- **Exercise passage**
The cDNA encoding the retinal rod sodium/calcium+ potassium exchanger, gene 1 (NCKX1, SLC24A1), was cloned from cow in 1992 (19), the deduced protein sharing an overall predicted structural topology but remarkably little sequence identity with the cardiac sodium/calcium exchanger NCX1 (1, 16). Subsequently, NCKX1 was cloned from bison, human, and dolphin (4, 27). Interestingly, for species orthologs, these molecules display relatively low sequence identity with one another, especially in their large hydrophilic loops.
Until recently, it was believed that expression of NCKX1 was restricted to photoreceptors and that the particular properties of this protein had evolved to suit the special requirements for calcium homeostasis in this environment. However, physiological experiments have suggested expression of a potassium-dependent sodium/calcium exchanger in brain (5) and hemopoietic cells (8). Molecular cloning experiments have recently demonstrated the presence of NCKX1 in a human megakaryocytic cell line (9) and the expression in rat brain of a novel gene product encoding what is clearly the second member of a family of potassium-dependent sodium/calcium exchangers, NCKX2 (SLC24A2) (26). Moreover, database searches using conserved elements of sequence reveal further paralogs in various species, including nematode, plant, and yeast (17, 25). It seems likely, therefore, that the NCKX gene family has an ancient origin, possibly even predating the NCX family of sodium/calcium exchangers.
Inasmuch as NCKX1 orthologs from different species share rather low sequence identity and no paralogs within the NCKX family have been determined in the same species, we chose to clone rat eye NCKX1. In this report we demonstrate that the rat NCKX1 gene gives rise to four different alternatively spliced species, all of which are present in rat eye. We have expressed clones corresponding to each of these spliced species in HEK-293 cells and monitored their function with fura 2 imaging.
All molecular procedures were performed essentially according to standard protocols (2, 20) or the directions of reagent manufacturers, unless indicated otherwise. Chemicals were all analytic-grade quality or higher and were obtained from Fisher, BDH, or Sigma Chemical, unless indicated otherwise. Nucleic acid and protein amino acid sequence analysis was performed with the MacVector software package (Oxford Molecular Group) and by connection to the National Center for Biotechnology Information at the National Institutes of Health (http://www.ncbi.nlm.nih.gov).
Total RNA isolated from rat eye by guanidine isothiocyanate extraction and CsCl centrifugation was reverse transcribed with Superscript II (Life Technologies) with oligo(dT) as primer. For the full-length rat eye NCKX1, degenerate primers were made on the basis of the published bovine and human cDNA sequences that overlapped start and stop codons and contained EcoR I restriction sites at their 5′-ends: CGCGAATTCCACCATGGGGAAAYTGATCAGGATGGG (Sp1) and CCGGAATTCTCAGACAGATACAGGRCAGGATAT (Sp2).

- **Provided material**
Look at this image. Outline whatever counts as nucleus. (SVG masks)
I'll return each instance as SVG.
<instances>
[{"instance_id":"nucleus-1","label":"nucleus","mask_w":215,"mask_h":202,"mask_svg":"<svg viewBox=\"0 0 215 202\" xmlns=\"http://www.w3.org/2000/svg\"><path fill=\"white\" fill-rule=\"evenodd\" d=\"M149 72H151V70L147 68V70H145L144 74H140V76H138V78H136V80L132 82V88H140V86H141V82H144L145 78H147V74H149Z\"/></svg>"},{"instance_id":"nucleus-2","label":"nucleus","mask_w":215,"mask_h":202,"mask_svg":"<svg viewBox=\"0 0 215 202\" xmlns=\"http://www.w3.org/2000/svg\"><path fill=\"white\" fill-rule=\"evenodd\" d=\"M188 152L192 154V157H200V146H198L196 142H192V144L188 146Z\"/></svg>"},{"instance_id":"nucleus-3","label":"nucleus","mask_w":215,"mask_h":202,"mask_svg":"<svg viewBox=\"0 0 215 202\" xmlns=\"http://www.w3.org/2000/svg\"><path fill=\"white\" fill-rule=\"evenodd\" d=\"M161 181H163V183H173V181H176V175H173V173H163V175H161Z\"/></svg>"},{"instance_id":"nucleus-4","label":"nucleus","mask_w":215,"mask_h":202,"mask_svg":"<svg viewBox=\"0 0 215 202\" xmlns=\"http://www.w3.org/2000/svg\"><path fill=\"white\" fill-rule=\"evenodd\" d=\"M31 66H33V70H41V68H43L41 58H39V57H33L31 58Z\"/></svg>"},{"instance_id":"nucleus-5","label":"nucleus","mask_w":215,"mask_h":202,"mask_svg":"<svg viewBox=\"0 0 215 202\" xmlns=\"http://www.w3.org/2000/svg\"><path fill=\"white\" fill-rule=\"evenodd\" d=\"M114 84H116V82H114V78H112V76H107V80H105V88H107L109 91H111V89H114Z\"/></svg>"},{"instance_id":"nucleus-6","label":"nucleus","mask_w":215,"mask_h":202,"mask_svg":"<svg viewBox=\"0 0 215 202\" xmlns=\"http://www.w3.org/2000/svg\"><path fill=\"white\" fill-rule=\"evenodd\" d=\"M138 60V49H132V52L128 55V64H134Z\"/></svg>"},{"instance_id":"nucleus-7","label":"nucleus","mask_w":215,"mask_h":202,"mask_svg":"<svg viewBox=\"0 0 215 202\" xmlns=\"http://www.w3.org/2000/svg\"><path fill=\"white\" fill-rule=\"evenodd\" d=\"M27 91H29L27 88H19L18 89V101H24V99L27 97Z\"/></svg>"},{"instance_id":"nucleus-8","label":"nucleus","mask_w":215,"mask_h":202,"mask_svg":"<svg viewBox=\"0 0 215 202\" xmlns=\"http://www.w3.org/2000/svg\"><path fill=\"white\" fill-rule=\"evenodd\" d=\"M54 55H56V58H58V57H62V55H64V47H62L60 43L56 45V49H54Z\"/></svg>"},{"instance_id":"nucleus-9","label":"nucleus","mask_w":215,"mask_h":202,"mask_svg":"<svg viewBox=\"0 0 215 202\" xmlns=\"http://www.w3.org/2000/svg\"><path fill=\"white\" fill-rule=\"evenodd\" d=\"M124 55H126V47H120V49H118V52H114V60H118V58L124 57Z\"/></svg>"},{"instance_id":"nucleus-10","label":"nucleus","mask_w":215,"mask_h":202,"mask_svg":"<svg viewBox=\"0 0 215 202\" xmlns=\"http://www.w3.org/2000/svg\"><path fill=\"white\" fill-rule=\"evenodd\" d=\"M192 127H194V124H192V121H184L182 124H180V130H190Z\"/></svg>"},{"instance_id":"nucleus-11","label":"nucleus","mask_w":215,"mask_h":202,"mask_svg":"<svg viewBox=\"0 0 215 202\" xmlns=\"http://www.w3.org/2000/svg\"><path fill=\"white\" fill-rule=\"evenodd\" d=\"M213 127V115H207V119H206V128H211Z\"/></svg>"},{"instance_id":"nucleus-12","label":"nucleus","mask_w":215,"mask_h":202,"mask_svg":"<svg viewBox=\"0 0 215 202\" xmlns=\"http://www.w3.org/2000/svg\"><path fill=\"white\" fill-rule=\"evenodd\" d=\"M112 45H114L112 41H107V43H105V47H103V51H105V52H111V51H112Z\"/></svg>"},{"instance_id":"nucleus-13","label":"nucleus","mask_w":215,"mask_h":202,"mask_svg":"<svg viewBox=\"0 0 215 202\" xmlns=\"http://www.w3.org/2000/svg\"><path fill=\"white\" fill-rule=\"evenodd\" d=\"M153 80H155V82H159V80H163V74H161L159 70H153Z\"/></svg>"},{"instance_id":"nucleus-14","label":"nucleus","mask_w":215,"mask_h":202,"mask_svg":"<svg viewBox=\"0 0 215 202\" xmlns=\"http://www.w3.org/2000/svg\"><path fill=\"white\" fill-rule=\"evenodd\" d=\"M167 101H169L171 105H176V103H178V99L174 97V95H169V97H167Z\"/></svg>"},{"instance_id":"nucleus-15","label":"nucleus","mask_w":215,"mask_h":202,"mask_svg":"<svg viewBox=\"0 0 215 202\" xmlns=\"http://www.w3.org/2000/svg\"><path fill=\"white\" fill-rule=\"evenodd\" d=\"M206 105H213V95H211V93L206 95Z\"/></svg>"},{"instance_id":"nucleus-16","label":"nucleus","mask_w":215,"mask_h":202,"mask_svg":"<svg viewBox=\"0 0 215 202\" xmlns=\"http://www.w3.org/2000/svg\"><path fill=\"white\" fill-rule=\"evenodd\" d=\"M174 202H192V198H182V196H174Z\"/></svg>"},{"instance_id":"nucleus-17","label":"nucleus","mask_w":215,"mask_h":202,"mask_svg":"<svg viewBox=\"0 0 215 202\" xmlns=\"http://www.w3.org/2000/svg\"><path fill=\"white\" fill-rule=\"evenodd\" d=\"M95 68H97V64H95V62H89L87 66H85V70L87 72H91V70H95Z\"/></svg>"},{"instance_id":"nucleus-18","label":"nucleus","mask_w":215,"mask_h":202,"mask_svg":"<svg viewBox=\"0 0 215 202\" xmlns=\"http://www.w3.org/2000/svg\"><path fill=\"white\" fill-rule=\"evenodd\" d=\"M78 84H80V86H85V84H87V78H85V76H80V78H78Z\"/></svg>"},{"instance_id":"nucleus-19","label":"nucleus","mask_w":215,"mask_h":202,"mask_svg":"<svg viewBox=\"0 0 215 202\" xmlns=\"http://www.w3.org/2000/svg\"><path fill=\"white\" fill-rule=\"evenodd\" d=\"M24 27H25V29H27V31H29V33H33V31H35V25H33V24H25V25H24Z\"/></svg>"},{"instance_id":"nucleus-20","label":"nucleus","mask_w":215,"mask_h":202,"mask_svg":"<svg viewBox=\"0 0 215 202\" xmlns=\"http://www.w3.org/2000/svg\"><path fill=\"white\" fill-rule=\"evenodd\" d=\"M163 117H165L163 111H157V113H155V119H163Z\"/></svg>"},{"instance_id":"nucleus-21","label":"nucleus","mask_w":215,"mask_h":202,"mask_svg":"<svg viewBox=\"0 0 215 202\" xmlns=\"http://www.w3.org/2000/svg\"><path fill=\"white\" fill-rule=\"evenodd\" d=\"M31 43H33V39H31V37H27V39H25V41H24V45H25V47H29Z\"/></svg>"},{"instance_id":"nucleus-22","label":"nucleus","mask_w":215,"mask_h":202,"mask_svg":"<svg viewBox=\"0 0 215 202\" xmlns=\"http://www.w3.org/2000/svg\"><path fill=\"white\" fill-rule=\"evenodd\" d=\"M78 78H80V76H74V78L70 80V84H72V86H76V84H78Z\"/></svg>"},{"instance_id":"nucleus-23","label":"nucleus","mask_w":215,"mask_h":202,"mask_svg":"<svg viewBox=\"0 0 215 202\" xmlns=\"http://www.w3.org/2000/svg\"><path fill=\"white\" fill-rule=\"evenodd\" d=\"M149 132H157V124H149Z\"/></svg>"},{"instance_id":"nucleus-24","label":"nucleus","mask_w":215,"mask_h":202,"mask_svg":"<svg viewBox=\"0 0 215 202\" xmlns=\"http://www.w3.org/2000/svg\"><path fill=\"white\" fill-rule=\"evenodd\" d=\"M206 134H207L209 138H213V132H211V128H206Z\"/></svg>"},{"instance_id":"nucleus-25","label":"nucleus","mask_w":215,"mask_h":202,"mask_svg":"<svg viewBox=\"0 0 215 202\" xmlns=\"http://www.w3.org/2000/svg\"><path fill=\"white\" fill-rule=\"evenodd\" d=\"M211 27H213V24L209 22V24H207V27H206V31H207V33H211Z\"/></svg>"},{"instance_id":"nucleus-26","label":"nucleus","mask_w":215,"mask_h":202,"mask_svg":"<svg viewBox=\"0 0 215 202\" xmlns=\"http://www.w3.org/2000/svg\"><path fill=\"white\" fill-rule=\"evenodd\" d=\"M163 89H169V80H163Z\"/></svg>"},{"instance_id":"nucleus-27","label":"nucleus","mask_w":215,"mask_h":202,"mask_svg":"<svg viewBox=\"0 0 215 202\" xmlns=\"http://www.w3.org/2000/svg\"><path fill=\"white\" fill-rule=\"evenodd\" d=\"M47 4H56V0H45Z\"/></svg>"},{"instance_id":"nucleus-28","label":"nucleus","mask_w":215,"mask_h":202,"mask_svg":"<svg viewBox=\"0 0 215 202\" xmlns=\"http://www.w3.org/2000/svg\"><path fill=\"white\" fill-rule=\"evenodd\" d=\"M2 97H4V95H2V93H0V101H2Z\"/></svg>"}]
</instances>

- **Assignment A**
In the NCKX1 text, reproduce word for word the stretch starting at "Inasmuch as NCKX1" and ending at "fura 2 imaging.".
- **Assignment B**
Using the NCKX1 text, decide whether each statement agrees with it, answering yes or no and quoting the words that decide it: (i) NCKX1 was first cloned from cow in 1992. (ii) The rat NCKX1 gene gives rise to three alternatively spliced species. (iii) Clones of the spliced species were expressed in HEK-293 cells.
- **Assignment C**
Continue the NCKX1 text from the point where it stops.

- **Exercise output A**
Inasmuch as NCKX1 orthologs from different species share rather low sequence identity and no paralogs within the NCKX family have been determined in the same species, we chose to clone rat eye NCKX1. In this report we demonstrate that the rat NCKX1 gene gives rise to four different alternatively spliced species, all of which are present in rat eye. We have expressed clones corresponding to each of these spliced species in HEK-293 cells and monitored their function with fura 2 imaging.

- **Exercise output B**
(i) Yes: "was cloned from cow in 1992 (19)"
(ii) No: "the rat NCKX1 gene gives rise to four different alternatively spliced species"
(iii) Yes: "We have expressed clones corresponding to each of these spliced species in HEK-293 cells"

- **Exercise output C**
Amplification was performed using the High Fidelity system (Roche Molecular Biochemicals), essentially according to the manufacturer's instructions. For analysis of the alternatively spliced region of the cytoplasmic loop, primers were based on the rat cDNA sequence flanking the sites of splicing: AGCCAAAGTCATGGCTCTAGGAGACCTCAGC (As1) and ATGTCTCCTCTGTGTTCAGCCTCATCCACATC (As2).
Amplification was carried out with Taq polymerase. In all cases, amplified products were subcloned in pBluescript II SK (−), sequenced using the AmpliTaq-FS system (Perkin-Elmer), and analyzed at the University of Calgary DNA Services facility. Full-length NCKX1 clones were fully sequenced in both directions.
Individually, the nine NCKX1 clones that were sequenced contained a number of nucleotide substitutions, presumably as a consequence of PCR incorporation errors, that resulted in amino acid replacements as follows (numbering corresponds to that shown in Fig.1): clone A, 4 nucleotide substitutions and 2 amino acid replacements: T690 replaced by A and A716T (the remaining nucleotide substitutions being silent at the amino acid level); clone B, 1 nucleotide change resulting in P399S and 1 nucleotide deletion resulting in M1169C and truncation of the subsequent 12 amino acids due to the creation of a stop codon; clone C, 3 nucleotide substitutions producing K119E and E842D; clone D, 7 nucleotide substitutions resulting in R12G, D453A, G735E, E822G, K989R, and N1092S; clone 4, 4 nucleotide substitutions producing D699E, Q930P, and L1069P; clone 6, 5 nucleotide substitutions resulting in M217T, N400D, K837T, and E1052G; clone 7, 2 nucleotide substitutions producing G856E and N1149S; clone 8, four nucleotide substitutions resulting in S23G; clone 9, 3 nucleotide substitutions producing A82V and T933A.
Northern blot analysis.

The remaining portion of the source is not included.